Silence Access Control Lists

Intro

Karma provides ability to setup ACLs for silences created by users. This can be used to limit what kind of silences each user is allowed to create, which can help to avoid, for example, Team A accidentally silencing alerts for Team B, or blocking engineering team from creating any silence at all, leaving that ability only to the sys admin / SRE team.

Example Alertmanager silence:

{
  "matchers": [
    {
      "name": "alertname",
      "value": "Test Alert",
      "isRegex": false
    },
    {
      "name": "cluster",
      "value": "prod",
      "isRegex": false
    },
    {
      "name": "instance",
      "value": "server1",
      "isRegex": false
    }
  ],
  "startsAt": "2020-03-09T20:11:00.000Z",
  "endsAt": "2020-03-09T21:11:00.000Z",
  "createdBy": "[email protected]",
  "comment": "Silence Test Alert on server1"
}

It would be applied to all alerts with name Test Alert and where label cluster is equal to prod. An ACL rule could be used to restrict silence creation based on matched labels, so for example only selected users would be allowed to silence this specific alert.

Requirements

For ACLs to work a few configuring options are required:

Optional configuration:

Regex silences

Alertmanager silences allow to use regex rules which can make it tricky to apply ACLs to those silences.

Silence example using regex:

{
  "matchers": [
    {
      "name": "alertname",
      "value": "Test Alert",
      "isRegex": false
    },
    {
      "name": "cluster",
      "value": "staging|prod",
      "isRegex": true
    }
  ],
  "startsAt": "2020-03-09T20:11:00.000Z",
  "endsAt": "2020-03-09T21:11:00.000Z",
  "createdBy": "[email protected]",
  "comment": "Silence Test Alert in staging & prod cluster"
}

The difference compared to the previous example is that the cluster label is now matched using staging|prod regex, so any alert with cluster label equal to staging or prod will be matched. This is a simple example, regexes allow to create very complex matching rules.

The effect on ACL rules can be illustrated with this example: let’s say we have a group that should never be allowed to create any silence for prod cluster, so a silence like the one below should be blocked:

{
  "matchers": [
    {
      "name": "alertname",
      "value": "Test Alert",
      "isRegex": false
    },
    {
      "name": "cluster",
      "value": "prod",
      "isRegex": false
    }
  ],
  "startsAt": "2020-03-09T20:11:00.000Z",
  "endsAt": "2020-03-09T21:11:00.000Z",
  "createdBy": "[email protected]",
  "comment": "Silence Test Alert in prod cluster"
}

But if we would create an ACL rule that simply blocks silences with matcher:

{
  "name": "cluster",
  "value": "prod",
  "isRegex": false
}

then any user could bypass that with a regex matcher like:

{
  "name": "cluster",
  "value": "pro[d]",
  "isRegex": true
}

Because of that it is highly recommended to block regex silences, which can be done with an ACL rule. Since rules are evaluated in the order they are listed in the config file it is best to set this as the very first rule. See examples below to learn how to block regex silences.

Configuration syntax

Rule syntax:

action: string
reason: string
scope:
  groups: list of strings
  alertmanagers: list of strings
  filters: list of filters
matchers:
  required: list of silence matchers

Examples

Block silences using regex matchers

This rule will match all silences with any matcher using regexes (isRegex: true on the matcher) and block it.

Spatial relation data
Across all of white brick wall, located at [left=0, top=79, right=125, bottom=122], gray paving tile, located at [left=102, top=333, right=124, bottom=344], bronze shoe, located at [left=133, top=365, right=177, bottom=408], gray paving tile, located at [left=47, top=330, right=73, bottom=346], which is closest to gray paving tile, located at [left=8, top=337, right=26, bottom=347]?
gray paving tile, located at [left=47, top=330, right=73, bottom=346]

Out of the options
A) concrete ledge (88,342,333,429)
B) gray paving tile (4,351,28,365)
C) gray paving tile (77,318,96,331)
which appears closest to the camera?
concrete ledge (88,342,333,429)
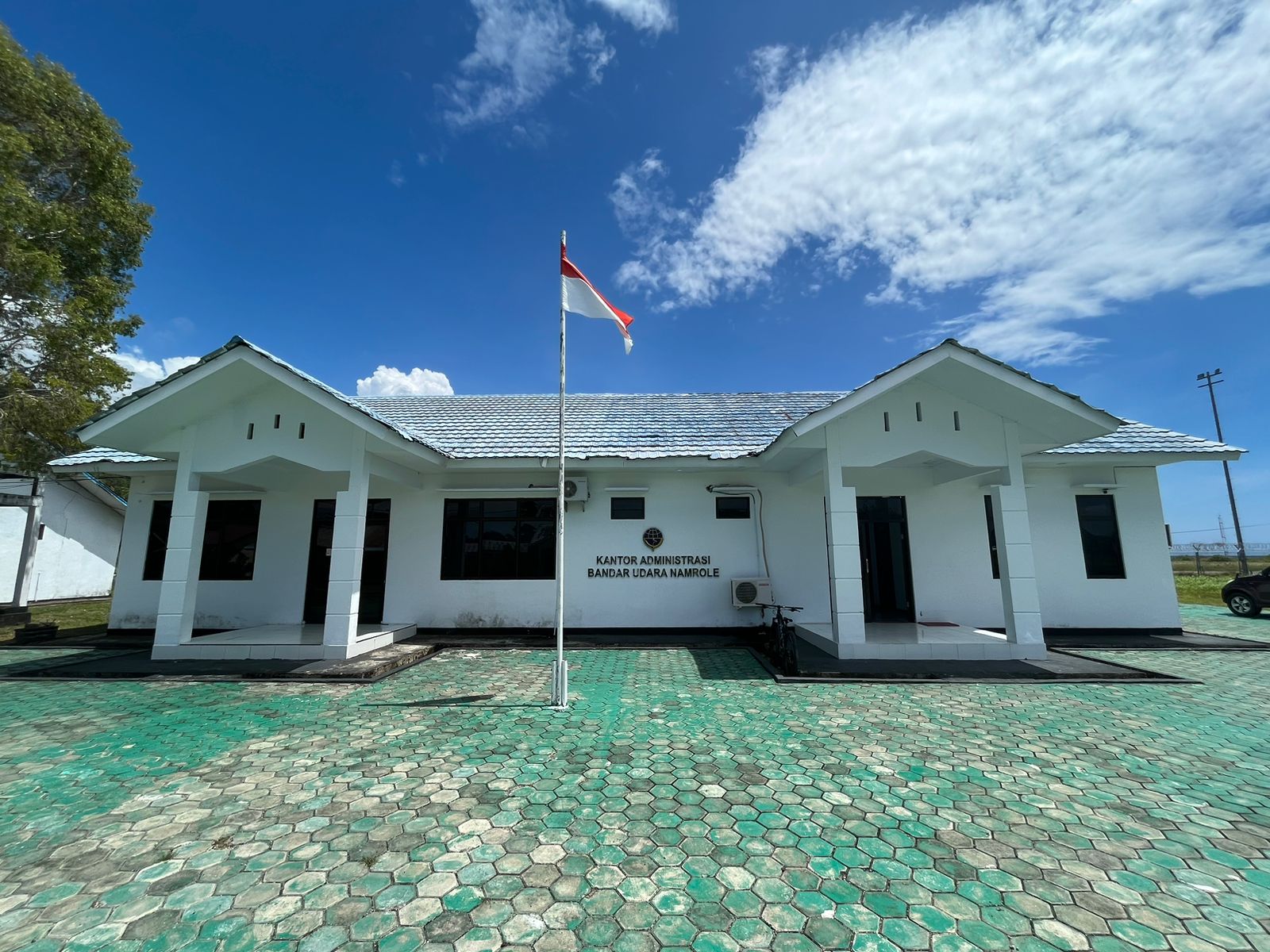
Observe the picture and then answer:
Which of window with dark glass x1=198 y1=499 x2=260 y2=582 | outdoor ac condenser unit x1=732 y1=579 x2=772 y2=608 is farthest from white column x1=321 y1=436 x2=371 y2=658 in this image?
outdoor ac condenser unit x1=732 y1=579 x2=772 y2=608

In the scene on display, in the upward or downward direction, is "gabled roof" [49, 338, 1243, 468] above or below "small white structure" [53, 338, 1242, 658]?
above

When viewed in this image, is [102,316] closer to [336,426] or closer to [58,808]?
[336,426]

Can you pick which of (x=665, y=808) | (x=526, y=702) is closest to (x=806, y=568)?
(x=526, y=702)

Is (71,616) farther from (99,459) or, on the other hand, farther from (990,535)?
(990,535)

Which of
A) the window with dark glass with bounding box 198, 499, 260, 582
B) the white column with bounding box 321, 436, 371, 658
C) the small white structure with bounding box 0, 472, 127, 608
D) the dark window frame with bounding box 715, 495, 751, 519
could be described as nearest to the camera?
the white column with bounding box 321, 436, 371, 658

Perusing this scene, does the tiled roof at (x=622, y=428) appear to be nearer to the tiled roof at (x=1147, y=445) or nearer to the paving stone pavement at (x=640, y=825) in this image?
the tiled roof at (x=1147, y=445)

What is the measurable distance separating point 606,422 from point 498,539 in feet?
12.4

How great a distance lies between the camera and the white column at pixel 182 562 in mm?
8266

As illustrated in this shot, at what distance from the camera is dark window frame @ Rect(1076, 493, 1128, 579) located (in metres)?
10.4

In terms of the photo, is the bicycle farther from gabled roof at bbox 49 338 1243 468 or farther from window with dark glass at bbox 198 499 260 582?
window with dark glass at bbox 198 499 260 582

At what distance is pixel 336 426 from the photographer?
27.6 feet

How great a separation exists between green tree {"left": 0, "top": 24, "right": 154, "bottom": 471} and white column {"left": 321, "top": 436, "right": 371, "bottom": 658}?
30.9 ft

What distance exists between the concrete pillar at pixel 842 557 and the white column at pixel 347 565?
7429mm

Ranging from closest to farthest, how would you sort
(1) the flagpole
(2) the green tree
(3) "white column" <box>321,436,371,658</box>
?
(1) the flagpole, (3) "white column" <box>321,436,371,658</box>, (2) the green tree
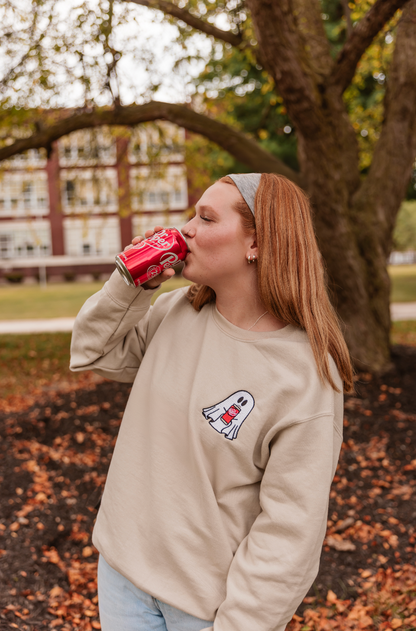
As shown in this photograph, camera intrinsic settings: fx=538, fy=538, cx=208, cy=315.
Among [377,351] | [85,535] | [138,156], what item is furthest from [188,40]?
[85,535]

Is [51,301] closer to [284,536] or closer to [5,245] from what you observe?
[5,245]

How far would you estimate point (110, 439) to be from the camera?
5.08 meters

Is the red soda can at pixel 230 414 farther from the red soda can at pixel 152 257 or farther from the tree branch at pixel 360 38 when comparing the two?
the tree branch at pixel 360 38

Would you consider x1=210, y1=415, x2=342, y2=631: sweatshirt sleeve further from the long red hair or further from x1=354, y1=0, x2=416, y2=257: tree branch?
x1=354, y1=0, x2=416, y2=257: tree branch

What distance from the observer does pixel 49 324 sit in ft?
46.3

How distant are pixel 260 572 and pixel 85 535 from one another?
2557 millimetres

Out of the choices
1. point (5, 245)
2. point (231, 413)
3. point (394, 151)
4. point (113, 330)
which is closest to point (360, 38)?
point (394, 151)

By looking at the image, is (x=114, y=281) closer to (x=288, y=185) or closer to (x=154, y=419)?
(x=154, y=419)

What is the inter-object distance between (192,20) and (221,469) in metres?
6.06

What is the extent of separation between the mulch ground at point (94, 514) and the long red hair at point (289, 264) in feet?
6.67

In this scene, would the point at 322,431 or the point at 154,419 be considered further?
the point at 154,419

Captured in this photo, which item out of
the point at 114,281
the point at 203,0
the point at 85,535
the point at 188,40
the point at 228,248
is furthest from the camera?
the point at 188,40

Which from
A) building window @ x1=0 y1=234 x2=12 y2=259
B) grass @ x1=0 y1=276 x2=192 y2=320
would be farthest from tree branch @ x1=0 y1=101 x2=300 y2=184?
building window @ x1=0 y1=234 x2=12 y2=259

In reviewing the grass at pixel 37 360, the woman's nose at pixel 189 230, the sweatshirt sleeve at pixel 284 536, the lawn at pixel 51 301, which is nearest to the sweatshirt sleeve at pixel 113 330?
the woman's nose at pixel 189 230
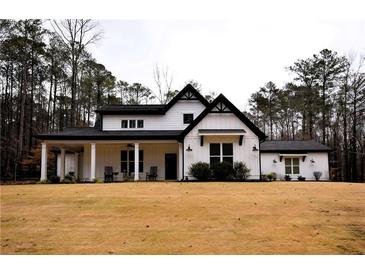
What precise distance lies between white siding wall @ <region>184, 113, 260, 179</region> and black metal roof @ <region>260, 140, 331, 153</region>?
214 inches

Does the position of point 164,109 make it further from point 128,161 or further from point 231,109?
point 231,109

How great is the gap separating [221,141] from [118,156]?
23.6ft

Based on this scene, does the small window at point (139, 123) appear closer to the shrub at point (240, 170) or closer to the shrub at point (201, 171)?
the shrub at point (201, 171)

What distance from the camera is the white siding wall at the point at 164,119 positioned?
2227 centimetres

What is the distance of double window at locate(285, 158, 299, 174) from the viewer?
958 inches

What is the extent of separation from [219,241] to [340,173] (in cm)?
3323

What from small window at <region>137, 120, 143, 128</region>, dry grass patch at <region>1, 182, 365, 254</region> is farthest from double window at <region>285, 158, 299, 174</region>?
dry grass patch at <region>1, 182, 365, 254</region>

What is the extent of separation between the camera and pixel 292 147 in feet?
81.3

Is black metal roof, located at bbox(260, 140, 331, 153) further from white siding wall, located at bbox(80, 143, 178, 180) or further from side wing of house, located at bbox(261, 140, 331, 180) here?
white siding wall, located at bbox(80, 143, 178, 180)

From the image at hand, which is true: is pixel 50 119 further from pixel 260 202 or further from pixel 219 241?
pixel 219 241

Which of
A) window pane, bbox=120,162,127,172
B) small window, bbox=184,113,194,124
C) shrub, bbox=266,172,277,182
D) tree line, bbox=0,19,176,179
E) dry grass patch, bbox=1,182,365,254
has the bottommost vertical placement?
dry grass patch, bbox=1,182,365,254

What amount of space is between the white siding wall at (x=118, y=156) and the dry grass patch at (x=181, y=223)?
9818mm

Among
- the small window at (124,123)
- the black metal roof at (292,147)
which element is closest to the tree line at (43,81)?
the small window at (124,123)

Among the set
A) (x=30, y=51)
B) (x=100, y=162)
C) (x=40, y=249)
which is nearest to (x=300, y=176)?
(x=100, y=162)
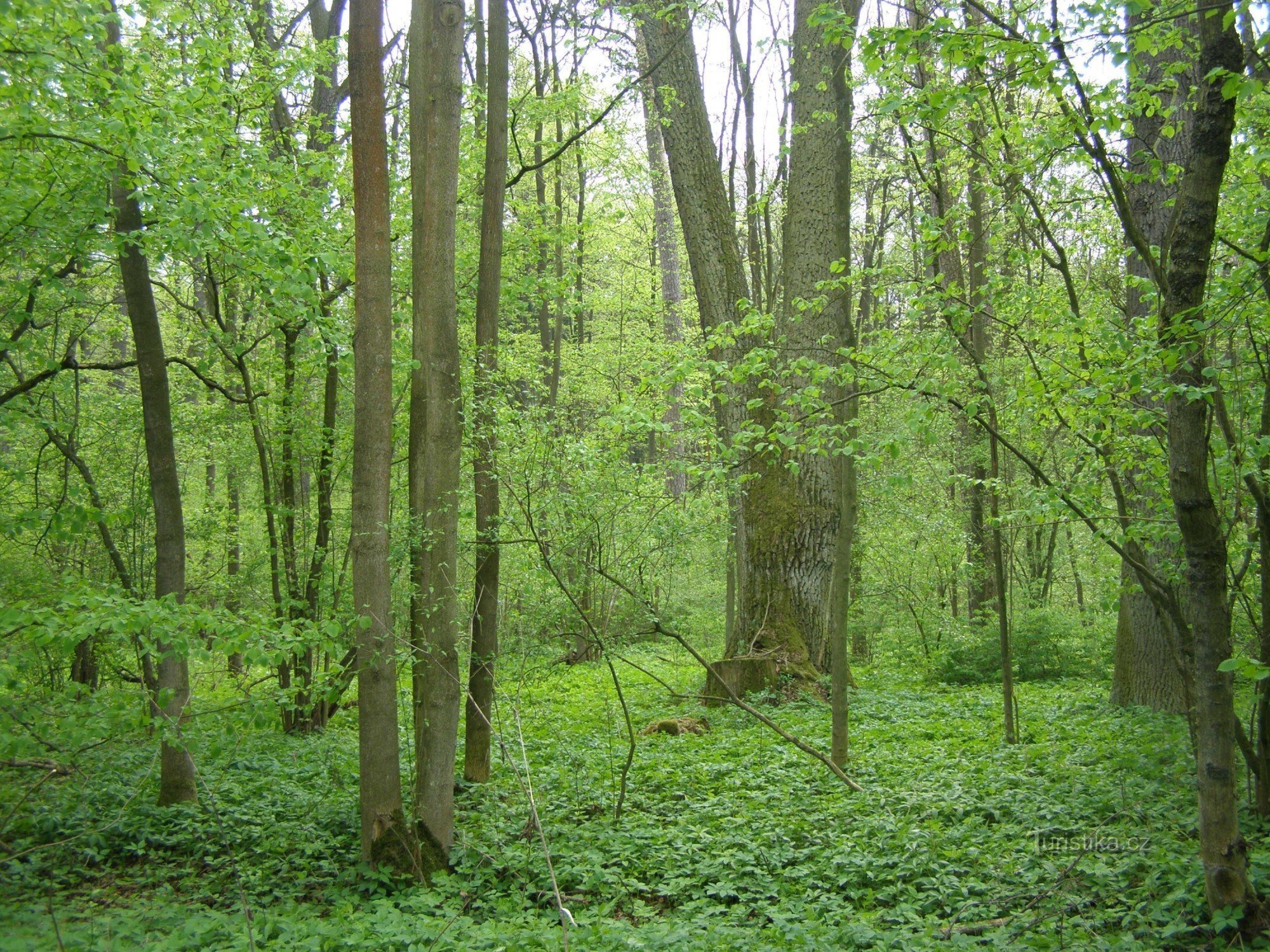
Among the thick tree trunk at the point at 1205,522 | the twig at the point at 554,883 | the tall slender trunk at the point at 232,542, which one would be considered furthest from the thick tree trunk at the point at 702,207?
the thick tree trunk at the point at 1205,522

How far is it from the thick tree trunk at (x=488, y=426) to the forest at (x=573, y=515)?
0.11ft

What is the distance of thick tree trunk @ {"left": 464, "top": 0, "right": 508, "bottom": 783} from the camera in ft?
20.9

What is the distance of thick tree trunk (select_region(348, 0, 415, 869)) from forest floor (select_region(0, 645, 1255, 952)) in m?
0.46

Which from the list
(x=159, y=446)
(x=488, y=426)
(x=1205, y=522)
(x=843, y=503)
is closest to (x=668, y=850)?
(x=843, y=503)

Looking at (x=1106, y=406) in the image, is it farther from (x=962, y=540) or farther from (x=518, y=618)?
(x=962, y=540)

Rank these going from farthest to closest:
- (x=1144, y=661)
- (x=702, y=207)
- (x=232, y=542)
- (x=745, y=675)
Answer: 1. (x=702, y=207)
2. (x=232, y=542)
3. (x=745, y=675)
4. (x=1144, y=661)

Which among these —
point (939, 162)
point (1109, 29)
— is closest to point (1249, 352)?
point (1109, 29)

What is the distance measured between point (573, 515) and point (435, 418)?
4.07ft

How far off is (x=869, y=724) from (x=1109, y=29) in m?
6.33

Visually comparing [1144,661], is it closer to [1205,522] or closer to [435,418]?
[1205,522]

Brief 1:
Answer from the silence ACL page:
(a) In the first example silence, what value does the instance matcher have?
(b) What regex value matches the cluster label in the regex silence example?
(c) In what order are ACL rules evaluated?
Brief 2:
Echo the silence ACL page word for word, from "then any user" to "block regex silences.".
Rely only on the silence ACL page, not the spatial relation data.

Written solution 1:
(a) server1
(b) staging|prod
(c) In the order they are listed in the config file.

Written solution 2:
then any user could bypass that with a regex matcher like:

{
  "name": "cluster",
  "value": "pro[d]",
  "isRegex": true
}

Because of that it is highly recommended to block regex silences, which can be done with an ACL rule. Since rules are evaluated in the order they are listed in the config file it is best to set this as the very first rule. See examples below to learn how to block regex silences.